■ Aim ■
Lay out everything from the line containing "From one to" down to the end of the material as a JSON list of strings, one string per line, leaving out blank lines.
────────────────────
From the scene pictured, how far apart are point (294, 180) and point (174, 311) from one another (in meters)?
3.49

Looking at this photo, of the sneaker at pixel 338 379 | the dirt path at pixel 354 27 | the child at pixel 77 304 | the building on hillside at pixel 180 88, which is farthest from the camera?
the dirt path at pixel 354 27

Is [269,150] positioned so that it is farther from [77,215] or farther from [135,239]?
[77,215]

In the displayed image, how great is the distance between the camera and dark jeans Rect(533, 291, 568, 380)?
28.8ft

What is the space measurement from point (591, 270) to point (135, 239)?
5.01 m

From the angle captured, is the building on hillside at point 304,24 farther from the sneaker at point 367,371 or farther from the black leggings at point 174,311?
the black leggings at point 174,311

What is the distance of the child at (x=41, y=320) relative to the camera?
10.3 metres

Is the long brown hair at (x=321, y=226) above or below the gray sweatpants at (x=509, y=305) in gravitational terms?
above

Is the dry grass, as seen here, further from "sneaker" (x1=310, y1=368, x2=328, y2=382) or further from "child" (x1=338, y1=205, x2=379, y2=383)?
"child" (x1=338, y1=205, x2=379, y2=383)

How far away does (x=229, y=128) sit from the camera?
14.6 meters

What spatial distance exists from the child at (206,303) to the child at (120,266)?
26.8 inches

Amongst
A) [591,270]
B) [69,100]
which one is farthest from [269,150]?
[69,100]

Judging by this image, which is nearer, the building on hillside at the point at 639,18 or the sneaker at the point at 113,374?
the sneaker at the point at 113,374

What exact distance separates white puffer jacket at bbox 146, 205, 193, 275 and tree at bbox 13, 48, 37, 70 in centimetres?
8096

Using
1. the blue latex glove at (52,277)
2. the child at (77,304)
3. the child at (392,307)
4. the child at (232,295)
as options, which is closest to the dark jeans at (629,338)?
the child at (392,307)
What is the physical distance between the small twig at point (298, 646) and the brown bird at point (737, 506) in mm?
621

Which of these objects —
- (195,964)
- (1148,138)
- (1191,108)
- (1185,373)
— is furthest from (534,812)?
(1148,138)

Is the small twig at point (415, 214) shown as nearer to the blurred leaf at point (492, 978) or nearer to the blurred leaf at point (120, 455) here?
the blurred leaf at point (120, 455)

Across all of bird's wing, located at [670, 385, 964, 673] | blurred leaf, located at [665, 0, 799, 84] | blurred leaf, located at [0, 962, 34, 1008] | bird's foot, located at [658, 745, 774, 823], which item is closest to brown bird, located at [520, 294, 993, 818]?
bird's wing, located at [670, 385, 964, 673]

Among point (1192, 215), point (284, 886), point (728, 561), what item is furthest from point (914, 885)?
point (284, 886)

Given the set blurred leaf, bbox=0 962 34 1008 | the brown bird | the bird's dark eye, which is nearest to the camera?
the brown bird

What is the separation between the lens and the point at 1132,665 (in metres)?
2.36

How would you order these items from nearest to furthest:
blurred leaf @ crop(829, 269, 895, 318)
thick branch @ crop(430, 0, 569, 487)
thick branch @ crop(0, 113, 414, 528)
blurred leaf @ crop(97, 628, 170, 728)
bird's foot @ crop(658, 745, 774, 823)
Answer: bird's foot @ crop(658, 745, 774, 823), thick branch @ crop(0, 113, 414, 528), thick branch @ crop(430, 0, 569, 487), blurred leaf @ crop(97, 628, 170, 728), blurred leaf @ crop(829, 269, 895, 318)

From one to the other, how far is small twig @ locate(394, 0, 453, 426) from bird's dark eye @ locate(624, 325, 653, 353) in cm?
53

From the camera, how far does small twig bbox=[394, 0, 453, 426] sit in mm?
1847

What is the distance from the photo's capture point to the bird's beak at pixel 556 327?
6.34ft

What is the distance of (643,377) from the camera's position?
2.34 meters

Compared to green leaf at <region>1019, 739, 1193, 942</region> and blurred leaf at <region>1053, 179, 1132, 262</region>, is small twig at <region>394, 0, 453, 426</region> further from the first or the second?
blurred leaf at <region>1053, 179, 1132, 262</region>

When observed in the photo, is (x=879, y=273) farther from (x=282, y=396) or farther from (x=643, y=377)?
────────────────────
■ Task answer ■
[
  "From one to the other, how far is small twig @ locate(394, 0, 453, 426) from bird's dark eye @ locate(624, 325, 653, 353) in cm?",
  "53",
  "From the camera, how far does small twig bbox=[394, 0, 453, 426] sit in mm?",
  "1847",
  "What is the distance from the photo's capture point to the bird's beak at pixel 556 327?",
  "6.34ft",
  "What is the distance of (643,377) from the camera's position?",
  "2.34 meters",
  "Compared to green leaf at <region>1019, 739, 1193, 942</region> and blurred leaf at <region>1053, 179, 1132, 262</region>, is small twig at <region>394, 0, 453, 426</region> further from the first or the second?",
  "blurred leaf at <region>1053, 179, 1132, 262</region>",
  "When observed in the photo, is (x=879, y=273) farther from (x=282, y=396) or farther from (x=643, y=377)?"
]